--- start Dataset ---
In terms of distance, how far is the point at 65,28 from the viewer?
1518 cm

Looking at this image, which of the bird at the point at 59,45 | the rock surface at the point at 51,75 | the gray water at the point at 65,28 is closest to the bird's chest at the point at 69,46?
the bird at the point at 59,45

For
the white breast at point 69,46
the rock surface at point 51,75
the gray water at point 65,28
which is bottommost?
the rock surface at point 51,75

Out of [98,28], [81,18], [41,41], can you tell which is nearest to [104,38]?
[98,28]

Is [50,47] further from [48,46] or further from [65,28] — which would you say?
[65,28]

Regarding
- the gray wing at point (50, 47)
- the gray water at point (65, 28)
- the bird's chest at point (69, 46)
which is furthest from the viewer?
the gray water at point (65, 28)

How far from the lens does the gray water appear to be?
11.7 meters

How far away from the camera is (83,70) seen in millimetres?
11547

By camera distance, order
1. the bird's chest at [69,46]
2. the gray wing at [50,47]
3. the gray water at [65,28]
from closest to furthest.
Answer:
--- end Dataset ---
--- start Dataset ---
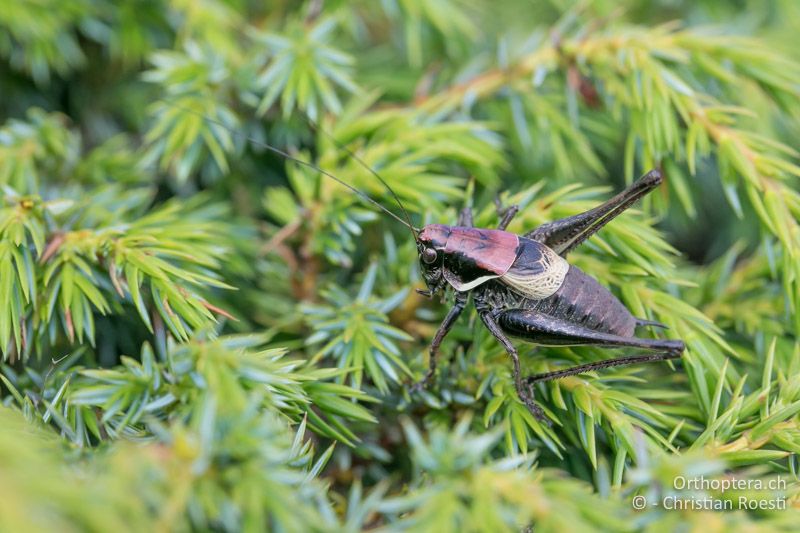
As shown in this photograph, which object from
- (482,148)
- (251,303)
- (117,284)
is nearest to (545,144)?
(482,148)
--- end Dataset ---
■ Task ■
Report every line in the records above that contains the word "gray", treating case as significant.

■ Solution to this problem ■
Looking at this image, which of the bird at the point at 59,45 | the rock surface at the point at 51,75 | the gray water at the point at 65,28 is closest to the bird's chest at the point at 69,46?
the gray water at point 65,28
- the gray wing at point (50, 47)
- the gray water at point (65, 28)
the gray water at point (65, 28)
How far from the lens does the gray water appear to be?
2. the gray wing at [50,47]
3. the gray water at [65,28]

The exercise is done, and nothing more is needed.